• _Given task_
Rewrite the records below, changing "green grassy field" to "grassy meadow" and leaving everything else unchanged.

┌─ Data to process

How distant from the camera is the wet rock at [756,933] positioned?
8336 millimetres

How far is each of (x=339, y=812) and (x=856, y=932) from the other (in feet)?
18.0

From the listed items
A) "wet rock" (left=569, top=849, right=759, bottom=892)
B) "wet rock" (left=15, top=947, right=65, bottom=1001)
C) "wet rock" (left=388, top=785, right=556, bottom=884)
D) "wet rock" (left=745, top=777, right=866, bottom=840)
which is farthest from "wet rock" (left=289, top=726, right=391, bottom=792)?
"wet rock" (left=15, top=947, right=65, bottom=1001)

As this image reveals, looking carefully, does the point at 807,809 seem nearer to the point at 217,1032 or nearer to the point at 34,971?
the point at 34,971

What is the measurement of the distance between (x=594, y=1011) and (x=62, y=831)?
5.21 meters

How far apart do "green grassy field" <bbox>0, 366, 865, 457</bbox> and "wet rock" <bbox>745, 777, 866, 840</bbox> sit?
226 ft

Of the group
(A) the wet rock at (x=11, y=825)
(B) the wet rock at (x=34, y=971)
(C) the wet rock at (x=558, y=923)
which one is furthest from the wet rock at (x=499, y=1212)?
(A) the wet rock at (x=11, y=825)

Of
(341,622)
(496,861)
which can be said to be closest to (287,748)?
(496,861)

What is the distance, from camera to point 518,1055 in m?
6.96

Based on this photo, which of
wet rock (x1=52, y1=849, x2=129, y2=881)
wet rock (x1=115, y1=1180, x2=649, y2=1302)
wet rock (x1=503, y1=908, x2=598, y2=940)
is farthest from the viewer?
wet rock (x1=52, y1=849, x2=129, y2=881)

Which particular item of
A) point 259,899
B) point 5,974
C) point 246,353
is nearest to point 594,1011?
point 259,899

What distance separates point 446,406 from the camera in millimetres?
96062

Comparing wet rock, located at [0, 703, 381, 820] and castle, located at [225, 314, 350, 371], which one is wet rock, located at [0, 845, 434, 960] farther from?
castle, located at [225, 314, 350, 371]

└─

• _Worked answer_
How distant from the camera is the wet rock at [756,933] positioned?
8336 millimetres

How far is each of (x=339, y=812) and (x=856, y=932) from the other (in feet)?
18.0

From the listed items
A) "wet rock" (left=569, top=849, right=759, bottom=892)
B) "wet rock" (left=15, top=947, right=65, bottom=1001)
C) "wet rock" (left=388, top=785, right=556, bottom=884)
D) "wet rock" (left=745, top=777, right=866, bottom=840)
which is farthest from "wet rock" (left=289, top=726, right=391, bottom=792)?
"wet rock" (left=15, top=947, right=65, bottom=1001)

As this image reveals, looking carefully, does the point at 807,809 seem nearer to the point at 217,1032 or nearer to the point at 34,971?
the point at 34,971

What is the measurement of the distance between (x=594, y=1011) and (x=62, y=831)?
5.21 meters

How far apart do "grassy meadow" <bbox>0, 366, 865, 457</bbox> and "wet rock" <bbox>745, 777, 866, 840</bbox> sit?
226 ft

Of the group
(A) the wet rock at (x=11, y=825)
(B) the wet rock at (x=34, y=971)
(C) the wet rock at (x=558, y=923)
which one is furthest from the wet rock at (x=499, y=1212)?
(A) the wet rock at (x=11, y=825)

Of
(341,622)
(496,861)
which can be said to be closest to (287,748)?
(496,861)

What is the distance, from camera to point 518,1055 in m?
6.96

Based on this photo, which of
wet rock (x1=52, y1=849, x2=129, y2=881)
wet rock (x1=115, y1=1180, x2=649, y2=1302)
wet rock (x1=503, y1=908, x2=598, y2=940)
is farthest from the viewer?
wet rock (x1=52, y1=849, x2=129, y2=881)

Which particular item of
A) point 259,899
B) point 5,974
C) point 246,353
is nearest to point 594,1011?
point 259,899

What distance separates point 446,406 from the camera in millimetres?
96062

Comparing wet rock, located at [0, 703, 381, 820] and castle, located at [225, 314, 350, 371], which one is wet rock, located at [0, 845, 434, 960] farther from?
castle, located at [225, 314, 350, 371]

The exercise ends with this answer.